---------- PAGE TEXT

Subject: Re: [PATCH v3 4/5] sched/pelt: Add a new runnable average signal

On Wed, Feb 19, 2020 at 01:55:13PM +0100, Vincent Guittot wrote:
> Now that runnable_load_avg has been removed, we can replace it by a new
> signal that will highlight the runnable pressure on a cfs_rq. This signal
> track the waiting time of tasks on rq and can help to better define the
> state of rqs.
>
> At now, only util_avg is used to define the state of a rq:
> A rq with more that around 80% of utilization and more than 1 tasks is
> considered as overloaded.
>
> But the util_avg signal of a rq can become temporaly low after that a task
> migrated onto another rq which can bias the classification of the rq.
>
> When tasks compete for the same rq, their runnable average signal will be
> higher than util_avg as it will include the waiting time and we can use
> this signal to better classify cfs_rqs.
>
> The new runnable_avg will track the runnable time of a task which simply
> adds the waiting time to the running time. The runnable _avg of cfs_rq
> will be the /Sum of se's runnable_avg and the runnable_avg of group entity
> will follow the one of the rq similarly to util_avg.
>
> Tested-by: Valentin Schneider <[email protected]>
> Signed-off-by: Vincent Guittot <[email protected]>

Thanks.

Picked up and included in "Reconcile NUMA balancing decisions with the
load balancer v4". The only change I made to your patches was move the
reintroduction of cpu_runnable to the patch that requires it to avoid a
build warning.

--
Mel Gorman
SUSE Labs

2020-02-19 20:12:09

[permalink] [raw]

Subject: Re: [PATCH v3 4/5] sched/pelt: Add a new runnable average signal

On 19/02/2020 12:55, Vincent Guittot wrote:
> @@ -740,8 +740,10 @@ void init_entity_runnable_average(struct sched_entity *se)
> * Group entities are initialized with zero load to reflect the fact that
> * nothing has been attached to the task group yet.
> */
> - if (entity_is_task(se))

--------------------

### PROBLEM SET
**A)** According to the patch thread, what makes a rq count as overloaded when only util_avg is used?
**B)** Continue the patch thread from its last line.
The data after this point is separate material, not part of the patch thread.

---------- DATA SHOWN

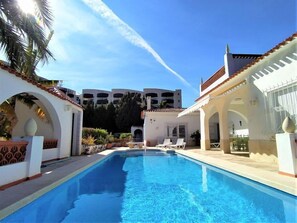 A swimming pool with lounge chairs, white buildings, and a clear sky. - Vacation home Alan by Interhome (Albir)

--------------------

### ANSWERS FOR THE TASKS
**A)** It has more than around 80% utilization and more than one task.

**B)**
> + if (entity_is_task(se)) {
> + sa->runnable_avg = SCHED_CAPACITY_SCALE;

So this is a comment that's more related to patch 5, but the relevant bit is
here. I'm thinking this initialization might be too aggressive wrt load
balance. This will also give different results between symmetric vs
asymmetric topologies - a single fork() will make a LITTLE CPU group (at the
base domain level) overloaded straight away. That won't happen for bigs or on
symmetric topologies because

// group_is_overloaded()
sgs->group_capacity * imbalance_pct) < (sgs->group_runnable * 100)

will be false - it would take more than one task for that to happen (due to
the imbalance_pct).

So maybe what we want here instead is to mimic what he have for utilization,
i.e. initialize to half the spare capacity of the local CPU. IOW,
conceptually something like this:

---
diff --git a/kernel/sched/fair.c b/kernel/sched/fair.c
index 99249a2484b4..762717092235 100644
--- a/kernel/sched/fair.c
+++ b/kernel/sched/fair.c
@@ -740,10 +740,8 @@ void init_entity_runnable_average(struct sched_entity *se)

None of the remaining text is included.